To illustrate the the relationship between the fine-grained and coarse permissions, think of it as two doors. An IAM principal needs to have permission to walk through both doors to query the data lake. The DataLakeEnrollment construct handles granting both the fine and coarse permissions for you.
If you decide that you want the additional flexibility of Lake Formation permissions, you need to perform two manual actions before Lake Formation permissions will begin protecting your resources. Until you perform these two steps, you are only protecting your resources with the coarse IAM permission and the Lake Formation permissions wont apply.

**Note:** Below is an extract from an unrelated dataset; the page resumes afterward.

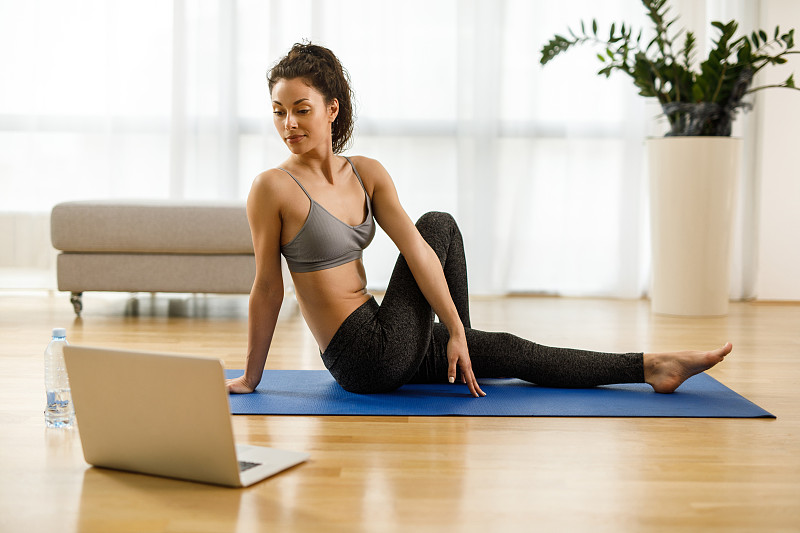 穿着运动服的女人一边练瑜伽，一边在笔记本电脑上看辅导课图片下载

Step 1) Change the default permissions for newly created databases and tables
Visit the Lake Formation service page in the AWS console, and go to the “Settings” section on the left.
You need to UNCHECK the two boxes and hit “Save”
Step 2) You need to revoke all of the Lake Formation permissions that have been granted to IAM_ALLOWED_PRINCIPALS
.
If you have used Glue in the past or the ChEMBL or OpenTarget workflows have already completed you can see a bunch of them in the “Data Permissions” section in the Lake Formation console. By unchecking the boxes before, we are now stopping the default behavior where Lake Formation adds a IAM_ALLOWED_PRINCIPALS
grant to any Glue Tables/Resources created.
Now that we have stopped that default-add IAM_ALLOWED_PRINCIPALS
behavior, we need to back out any existing grants to IAM_ALLOWED_PRINCIPALS
. As long as they remain, any IAM principal with coarse IAM permissions to the resource will still be able to query columns or tables they shouldn't have access to.
The local.datalake.RemoveIamAllowedPrincipals.py
python script will save you the effort of manually revoking those permissions from IAM_ALLOWED_PRINCIPALS. Running the following command will issue the revokes for all IAM_ALLOWED_PRINCIPALS granted permissions.
python ./script/local.datalake.RemoveIamAllowedPrincipals.py
DONT RUN THIS COMMAND IF YOU HAVE PEOPLE ALREADY RELYING ON THE AWS GLUE CATALOG (via Athena for example). This will effectively remove their access until you grant them user/role/group specific Lake Formation permissions.